As mentioned before, the study was conducted during the COVID pandemic, which limited its design and scope. Tests were completed immediately before and after the training session in the dance school’s own facilities. These time and space constraints, inherent to the ecological nature of the model, led us to present abbreviated versions of the attentional tasks, which may have limited our ability to capture greater effects. Furthermore, because of these special conditions, we were unable to assess individual day-to-day variability in performance and preceding night’s sleep, which would give us deeper insights into circadian influence and the impact of sleep and physical activity on attention. However, we still consider that our results are reliable because of the regular schedule of the school and previous reports on the relative stability of cognitive speed across days [36]. Because of the anonymization process of the data, we could not assess the type of dancer (folkloric or contemporary) the participants were. We speculate that dance style contributed to distinct activity profiles. Ideally, we would have examined performance across a range of chronotypes at different times of day. However, in the context of this dance school, the participants were predominantly late chronotypes, and the goal was to assess their performance within their training natural environment. Finally, as we recruited a very specific group of trained dancers following a regular schedule, our findings may not be extrapolated to other populations. Future research should specify the type of dance practiced during the training sessions, increase the sample size, include a sedentary control group, consider day-to-day individual variability on performance along with information from the previous night’s sleep, and incorporate measures taken in the evening. Those conditions would allow a finer analysis, distinguishing more clearly the complexity of the effects outlined here.

4. Materials and Methods

4.1. Participants

In September–October 2021, twenty-two dancers (18 females, 18–28 years) attending the morning shift of the Uruguayan Public School for Professional Training in Contemporary and Folkloric Dance (Escuela Nacional de Formación Artística Sodre, ENFAS, Ministerio de Educación y Cultura, Uruguay) participated in this study. Participants were screened for prior diagnoses of psychiatric, neurological, or sleep disorders and medications known to affect sleep. All participants gave written informed consent. This study was evaluated by the Ethics Committee of the School of Psychology, Universidad de la República, and complied with the principles outlined by the Declaration of Helsinki [44].

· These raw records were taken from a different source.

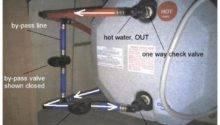 Good Sam Club Open Roads Forum Water Heater Pass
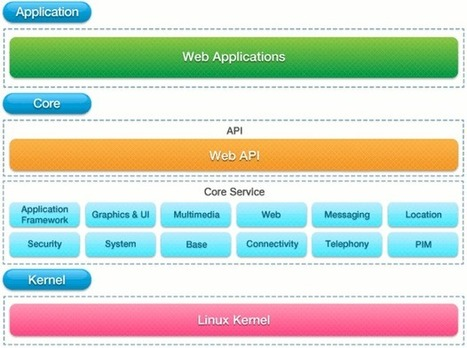 Tizen Releases Source Code and SDK Previews | Embedded Systems News | Scoop.it
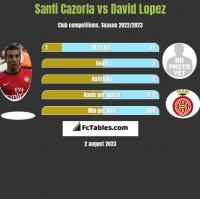 Santi Cazorla vs David Lopez h2h player stats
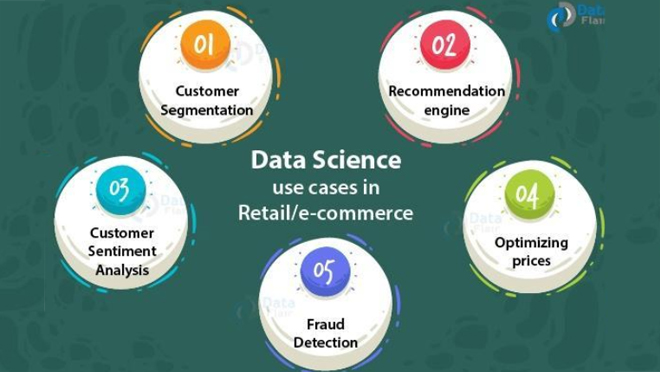 Data Science in Retail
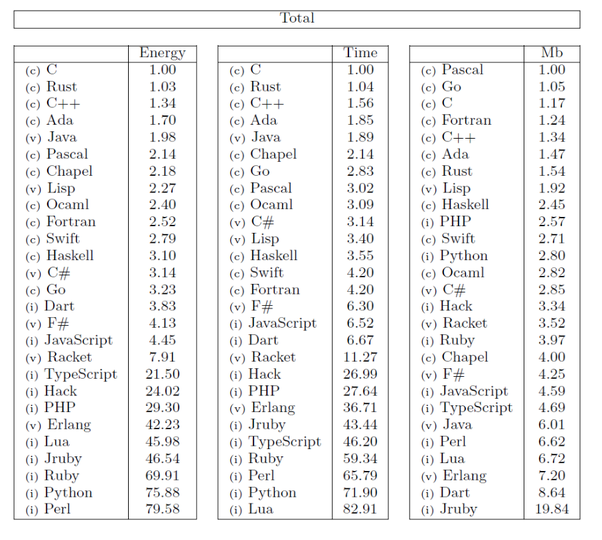 After Python what programming languages have poor run time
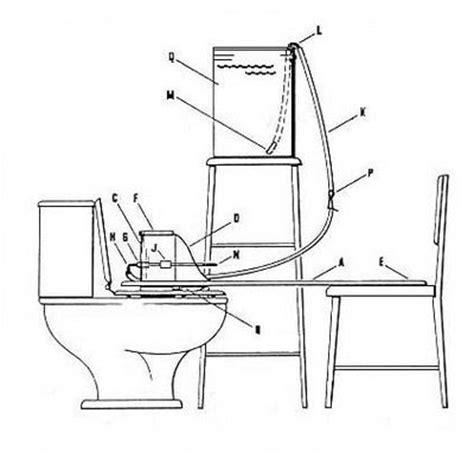 hidroterapia de colon en casa limpieza col 211 nica casera nutricion depurativa y salud
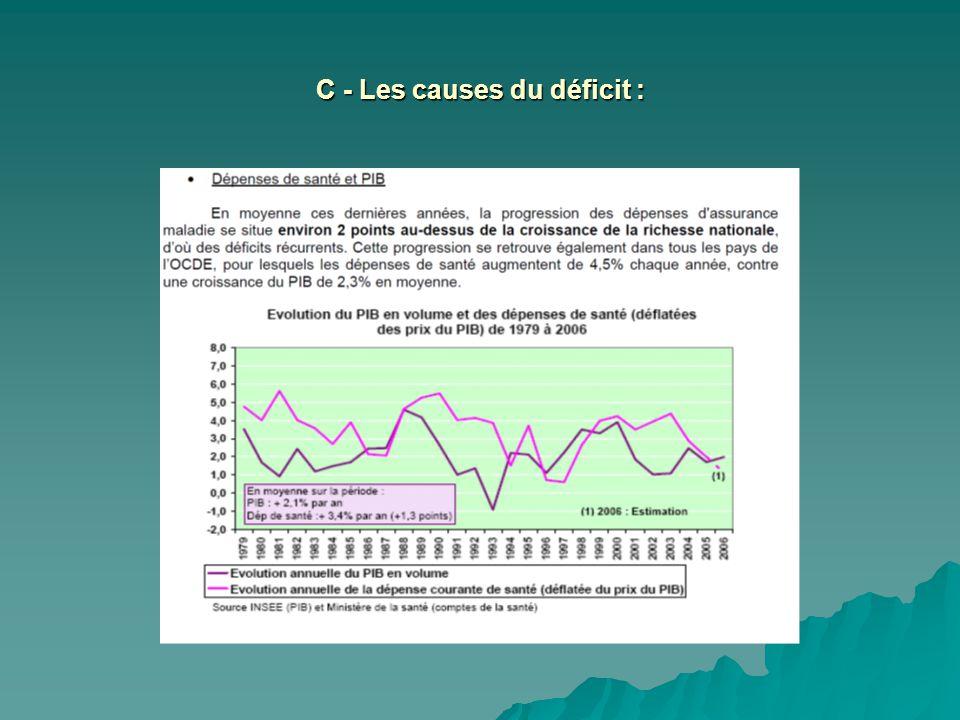 C - Les causes du déficit :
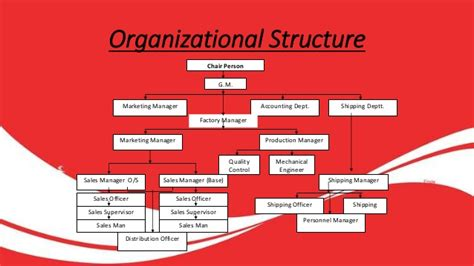 Sales And Distribution Of Coca Cola Organisational Structure Of Coca Cola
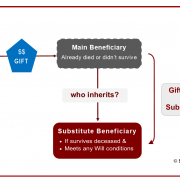 gift over, substitute beneficiary, wills, deceased estate, will making, beneficiary dies,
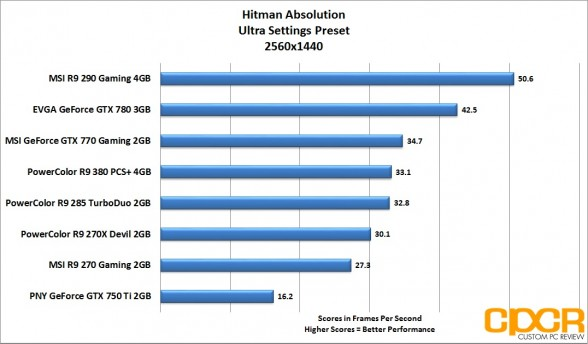 hitman-absolution-2560x1440-powercolor-radeon-r9-380-pcs-plus-4gb-custom-pc-review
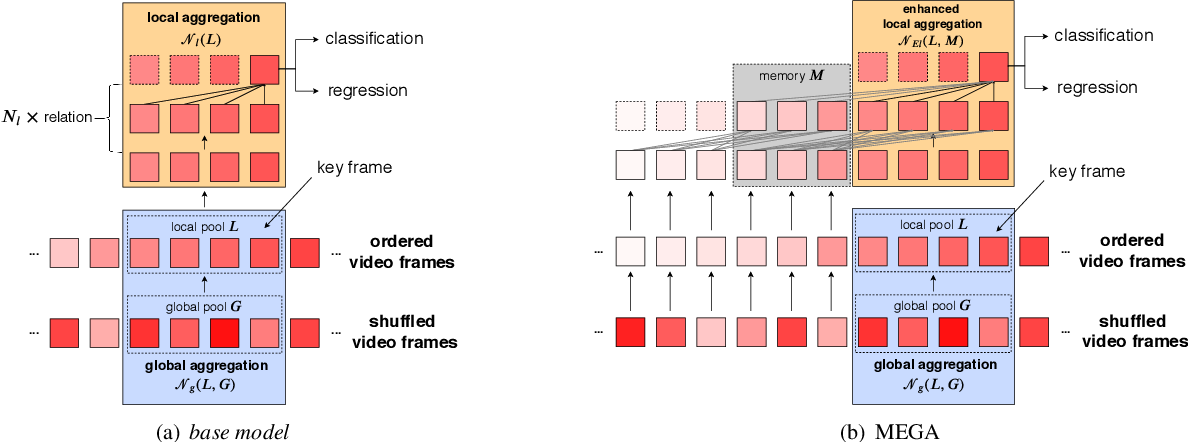 Figure 3 for Memory Enhanced Global-Local Aggregation for Video Object Detection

4.2. Circadian and Sleep Habits Characterization by Self-Report

Circadian characterization was assessed using the Spanish version of the Munich Chronotype Questionnaire (MCTQ) [45]. The midsleep point on free days corrected for sleep debt on workdays (MSFsc) was used as a proxy of individual chronotype [46]. We calculated the social jetlag (SJL) as the absolute difference between the midpoints of sleep on training and free days [47], as a measure of weekly variation [48]. Circadian preference was assessed using the Spanish version of the Morningness–Eveningness Questionnaire (MEQ) [49].

4.3. Circadian and Physical Activity Objective Measures

Physical activity, circadian and sleep data were acquired using portable accelerometers (GENEActiv, Activinsights Ltd., Kimbolton, UK) on the nondominant wrist for 15 d with a sampling frequency of 10 Hz. Data were extracted with the GENEActiv software version 4.0.12 (Activinsights Ltd., Kimbolton, UK) and analyzed with the GGIR package [50]. As a circadian phase proxy, we examined the L5h center (the timing of the least active 5 hrs in a day) on free days. We estimated sleep onset, sleep end and sleep duration for both training and free days. Circadian rhythms parameters included interdaily stability (IS, ranging from 0 to 1, representing the degree of consistency of activity patterns from day to day), intradaily variability (IV, ranging from 0 to 2, with higher values indicating a more fragmented rhythms), and relative amplitude (RA, ranging from 0 to 1, reflecting the difference between the activity during the 10 most active hours, M10, and the activity during the 5 least active hours, L5), calculated as (M10 − L5)/(M10 + L5) [51,52]. Exercise characterization was performed based on accelerometer-derived movement behavior features from literature [43]. The PA intensity was categorized into three levels, light (LPA, PA < 93.2 mg), moderate (MPA, 93.2 mg < PA < 418.3 mg) and vigorous PA (VPA, PA ≥ 418.3 mg) [53]. We assessed time spent in MPA during the training window, from 08:30 to 12:29, Monday through Friday. We used average acceleration, intensity gradient, and intensity intercept to provide a complementary description of the dancers’ activity profiles, reflecting individual variance. The intensity gradient describes the intensity distribution over a period of time. A less negative value with a lower intercept reflects a better intensity profile [43]. After detecting a bimodal distribution in the time spent in MPA, we categorized the dancers into two groups, an active group and a less active group, using the mean as the cutoff.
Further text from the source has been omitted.